*Your goal:* The records that follow are to be repeated exactly, without any pictures.

(Web page caption snippets)
########

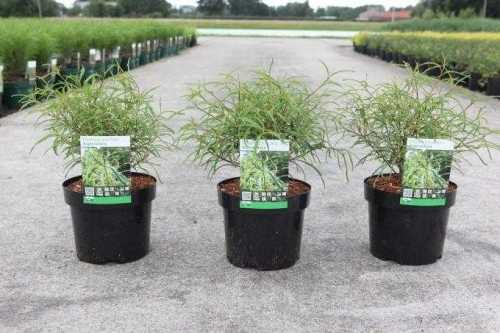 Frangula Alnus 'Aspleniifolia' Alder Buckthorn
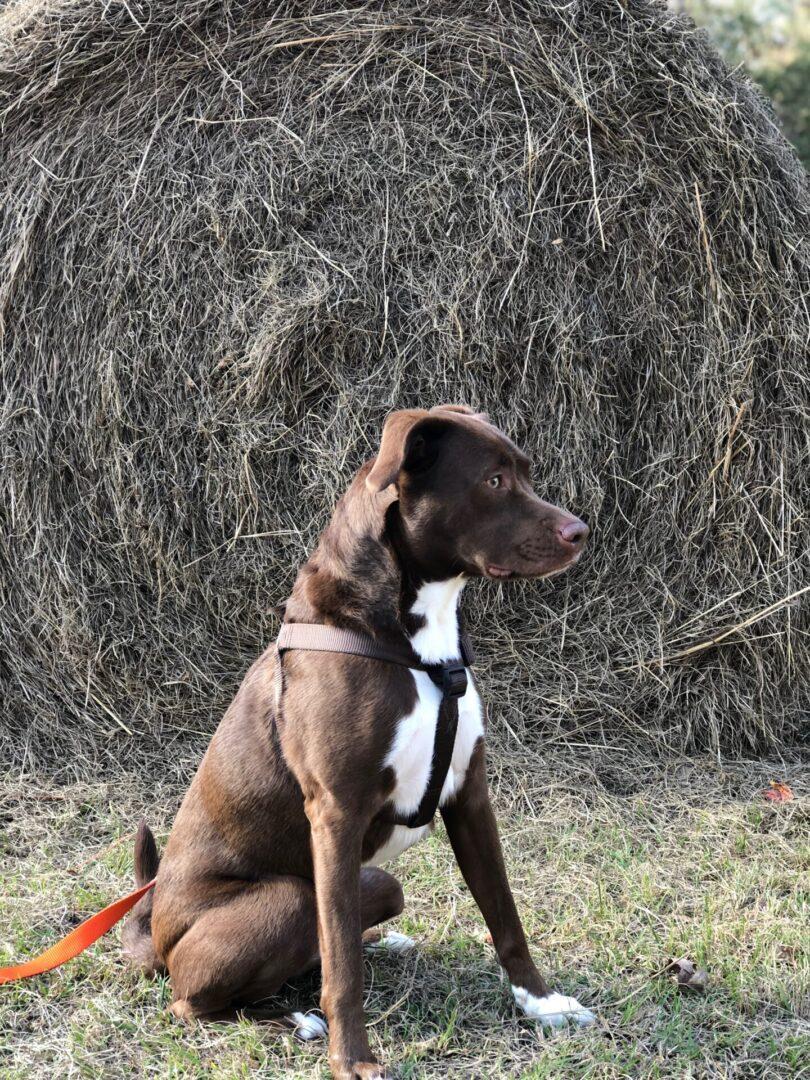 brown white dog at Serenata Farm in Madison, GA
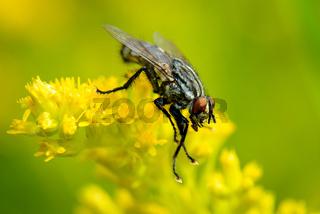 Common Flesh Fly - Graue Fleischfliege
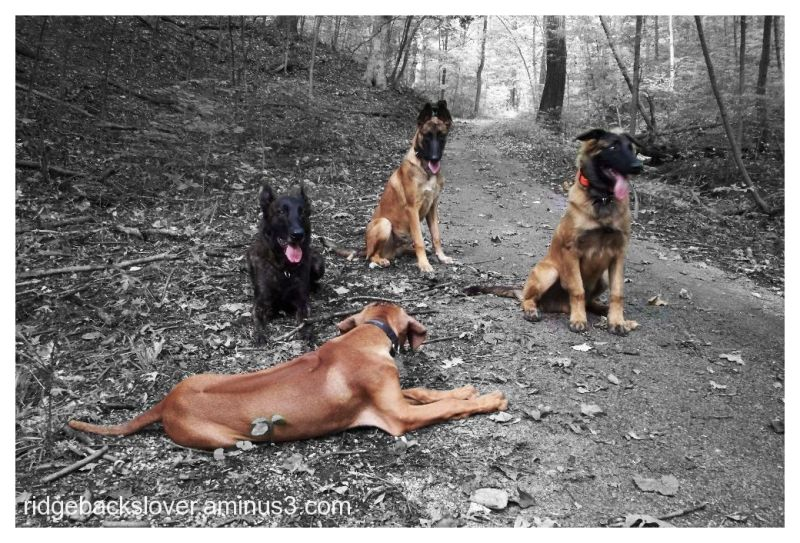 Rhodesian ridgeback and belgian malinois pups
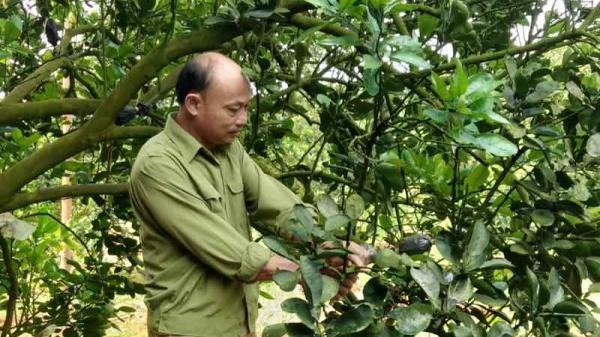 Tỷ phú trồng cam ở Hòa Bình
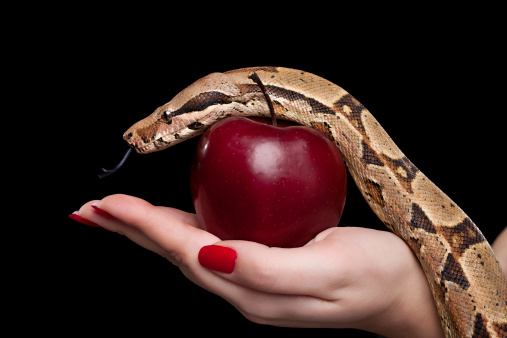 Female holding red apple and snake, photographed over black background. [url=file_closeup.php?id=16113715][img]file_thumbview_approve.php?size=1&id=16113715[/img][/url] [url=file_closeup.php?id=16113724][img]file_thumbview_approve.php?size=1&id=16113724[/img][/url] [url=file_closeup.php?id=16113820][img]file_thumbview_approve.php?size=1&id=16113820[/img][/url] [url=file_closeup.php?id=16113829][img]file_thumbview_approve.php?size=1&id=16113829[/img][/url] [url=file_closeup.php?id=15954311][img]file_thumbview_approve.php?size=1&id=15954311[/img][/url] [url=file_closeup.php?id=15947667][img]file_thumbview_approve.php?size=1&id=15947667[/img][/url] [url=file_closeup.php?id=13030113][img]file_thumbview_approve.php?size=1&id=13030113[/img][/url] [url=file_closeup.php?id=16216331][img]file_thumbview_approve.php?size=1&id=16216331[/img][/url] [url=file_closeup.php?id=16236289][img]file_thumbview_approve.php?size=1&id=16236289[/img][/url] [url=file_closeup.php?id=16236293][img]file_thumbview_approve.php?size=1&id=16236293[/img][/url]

########

*Expected answer:*
 Frangula Alnus 'Aspleniifolia' Alder Buckthorn
 brown white dog at Serenata Farm in Madison, GA
 Common Flesh Fly - Graue Fleischfliege
 Rhodesian ridgeback and belgian malinois pups
 Tỷ phú trồng cam ở Hòa Bình
 Female holding red apple and snake, photographed over black background. [url=file_closeup.php?id=16113715][img]file_thumbview_approve.php?size=1&id=16113715[/img][/url] [url=file_closeup.php?id=16113724][img]file_thumbview_approve.php?size=1&id=16113724[/img][/url] [url=file_closeup.php?id=16113820][img]file_thumbview_approve.php?size=1&id=16113820[/img][/url] [url=file_closeup.php?id=16113829][img]file_thumbview_approve.php?size=1&id=16113829[/img][/url] [url=file_closeup.php?id=15954311][img]file_thumbview_approve.php?size=1&id=15954311[/img][/url] [url=file_closeup.php?id=15947667][img]file_thumbview_approve.php?size=1&id=15947667[/img][/url] [url=file_closeup.php?id=13030113][img]file_thumbview_approve.php?size=1&id=13030113[/img][/url] [url=file_closeup.php?id=16216331][img]file_thumbview_approve.php?size=1&id=16216331[/img][/url] [url=file_closeup.php?id=16236289][img]file_thumbview_approve.php?size=1&id=16236289[/img][/url] [url=file_closeup.php?id=16236293][img]file_thumbview_approve.php?size=1&id=16236293[/img][/url]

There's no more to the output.